===== Data to use

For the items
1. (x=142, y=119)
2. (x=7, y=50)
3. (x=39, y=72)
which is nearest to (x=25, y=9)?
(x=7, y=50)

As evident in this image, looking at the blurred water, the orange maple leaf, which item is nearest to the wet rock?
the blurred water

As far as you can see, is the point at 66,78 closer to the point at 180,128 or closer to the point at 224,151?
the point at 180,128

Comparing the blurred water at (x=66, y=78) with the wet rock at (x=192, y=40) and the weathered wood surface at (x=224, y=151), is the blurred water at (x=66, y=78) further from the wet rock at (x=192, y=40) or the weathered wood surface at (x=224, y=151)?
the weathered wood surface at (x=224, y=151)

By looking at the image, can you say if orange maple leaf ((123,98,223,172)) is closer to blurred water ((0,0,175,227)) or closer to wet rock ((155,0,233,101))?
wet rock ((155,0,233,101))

==========
===== Data to use

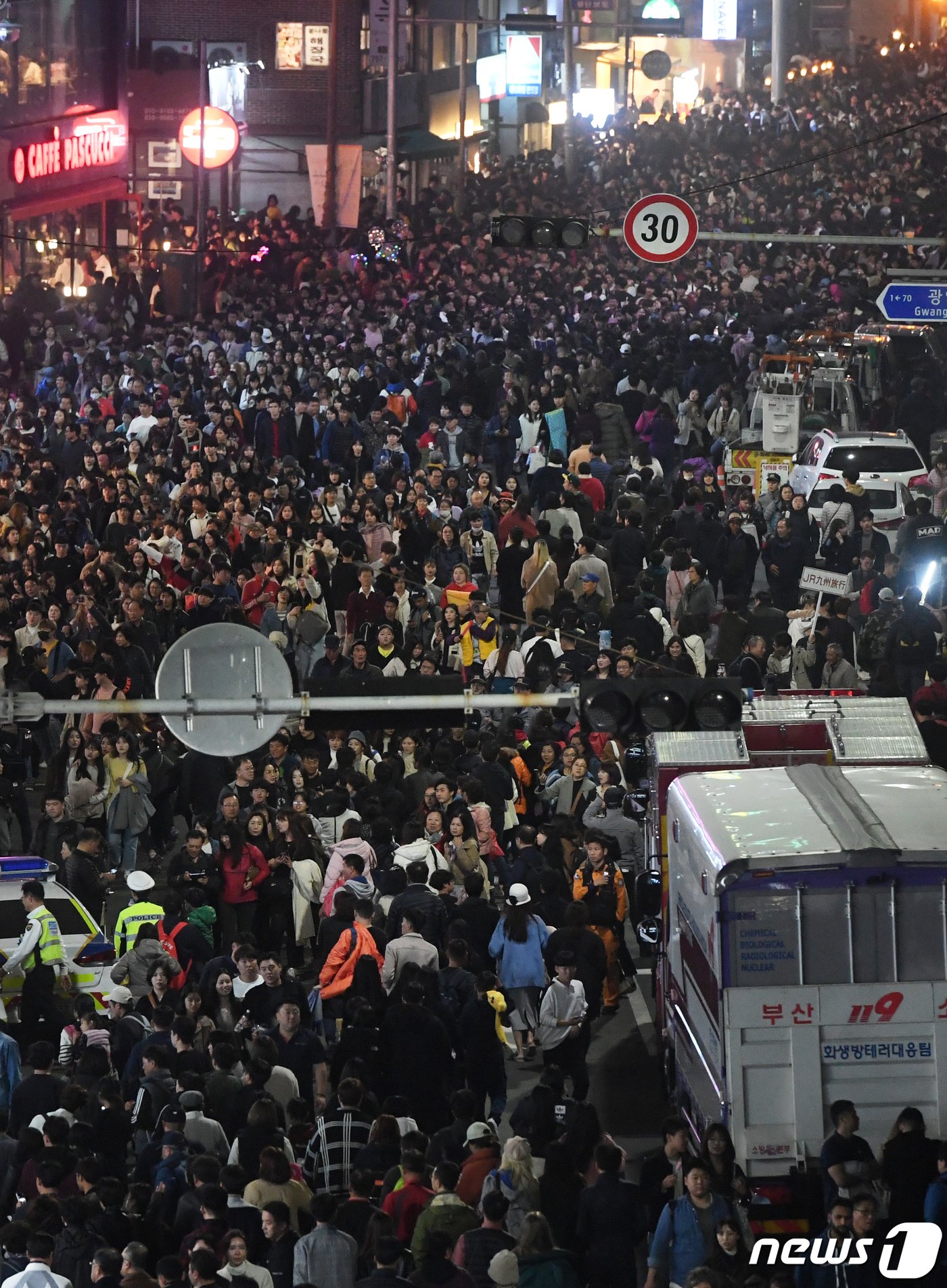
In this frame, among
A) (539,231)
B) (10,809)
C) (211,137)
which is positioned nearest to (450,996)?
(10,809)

==========
===== Data to use

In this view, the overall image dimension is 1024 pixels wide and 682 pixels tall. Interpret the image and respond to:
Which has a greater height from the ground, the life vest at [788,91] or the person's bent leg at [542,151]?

==========

> Directions for this task
Show each line of the listing above that contains the word "blurred". Case counts.

> Task output
As evident in this image, looking at the blurred water, the orange maple leaf, which item is nearest to the wet rock?
the blurred water
Comparing the blurred water at (x=66, y=78) with the wet rock at (x=192, y=40) and the weathered wood surface at (x=224, y=151), is the blurred water at (x=66, y=78) further from the wet rock at (x=192, y=40) or the weathered wood surface at (x=224, y=151)?
By looking at the image, can you say if orange maple leaf ((123,98,223,172)) is closer to blurred water ((0,0,175,227)) or closer to wet rock ((155,0,233,101))?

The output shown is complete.